Let’s repeat the above example but instead of spatially aggregating sample locations by MPA we’ll aggregate by sediment characteristics. To accomplish this, we’ll import the sediment chemistry dataset, join it with our sample locations, and aggregate the chemistry data by MPA. We’ll end up with an average concentration of some sediment data for each MPA.

  1. Import the sediment chemistry data into R from the data folder using read_excel() from the readxl package. This file is called data/B13 Chem data.xlsx.

  2. From the chemistry data:

    • select() the Year, StationID, Parameter, and Result columns.

    • Use filter() to get only the rows in Year that are equal to 2013. Then use filter() again to get rows for the Parameter column that are equal to Arsenic (hint: filter(chemdat, Year == 2013 & Parameter == 'Arsenic')

    • Use rename() to rename the Year column to Bight. This will let you join the chemistry data with our stations data.

  3. Using our stat_sub dataset created above, use inner_join() to join stat_sub with the chemistry data. Then use select() to select only the StationID and Result columns from the joined dataset.

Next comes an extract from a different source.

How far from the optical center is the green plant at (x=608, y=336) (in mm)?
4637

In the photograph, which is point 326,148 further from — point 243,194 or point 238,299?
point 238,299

  4. Now use st_join() to spatially join the MPA polygon dataset to the joined chemistry/stations dataset (hint: polyjn <- st_join(polys, chemjn)).

  5. Then use the joined polygon dataset for the aggregation of the sediment chemistry data. Use group_by(MPA_Name) to establish a grouping variable, then summarise the Result column with summarise() to take the average arsenic values by each MPA (hint: summarise(Result = mean(Result, na.rm = T))).

  6. Use mapview to plot the polygons and the argument zcol = 'Result' to show the average arsenic in each MPA.

# import and wrangle sediment chemistry
library(readxl)
chemdat <- read_excel('data/B13 Chem data.xlsx') %>% 
  select(Year, StationID, Parameter, Result) %>% 
  filter(Year == 2013 & Parameter == 'Arsenic') %>% 
  rename(Bight = Year)

# join sediment chemistry with stat_sub from above
chemjn <- inner_join(stat_sub, chemdat, by = 'StationID') %>% 
  select(StationID, Result)

# spatially join the MPA polygon data to the joined chemistry/stations data
# aggregate the results by the average
polyjn <- st_join(polys, chemjn) %>% 
  group_by(MPA_Name) %>% 
  summarise(Result = mean(Result, na.rm = T)) 
  
# plot  
mapview(polyjn, zcol = 'Result')